§ **Source extract**
Project Overview

In April of 2012, two engineers from UNAVCO conducted a maintenance trip to the Island of Montserrat to service four stations that house continuous GPS systems and borehole strain meters. These four stations were originally installed on the island between 2002 and 2004 as part of the Caribbean Andesite Lava Island Precision Seismo-geodetic Observatory (CALIPSO) project. The instrumentation power systems and data communication infrastructure at these stations has continually been upgraded over the life of this project. While on the island, the UNAVCO engineers also installed two new continuous GPS stations funded by NASA, including one station in the island’s exclusion zone to the southeast of the volcano and another at the extreme northern tip of the island.

§ **Challenges**
1. In the Montserrat project overview, which project first installed the four stations serviced in April 2012?
2. Pick up the Montserrat project overview after its final sentence and keep writing.

§ **Data segment**
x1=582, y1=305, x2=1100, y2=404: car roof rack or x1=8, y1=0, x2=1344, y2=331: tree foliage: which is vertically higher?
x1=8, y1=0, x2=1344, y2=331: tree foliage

§ **Task-by-task answers**
1. The Caribbean Andesite Lava Island Precision Seismo-geodetic Observatory (CALIPSO) project.

2.
Significance

Observed deformation of Soufriere Hills Volcano (SHV) provides an excellent example of the broad continuum of temporal and spatial scales of volcanic edifice failure, including:

  1. Island-wide inflation and deflation cycles, observed over the 1995-2007 period
  2. The catastrophic Boxing Day sector collapse of December 1996
  3. Large and rapid edifice deformation associated with the massive dome collapse of July 2003

Examination of these three case studies will shed light on the relative contributions of endogenous as well as exogenous processes that contribute to and eventually result in edifice collapse on all arc volcanoes.

Project Information

  • Principal Investigators: Dr. Glen Mattioli, Dr. Pam Jansma
  • UNAVCO Engineers: Abe Morrison, Liz Van Boskirk (UNAVCO)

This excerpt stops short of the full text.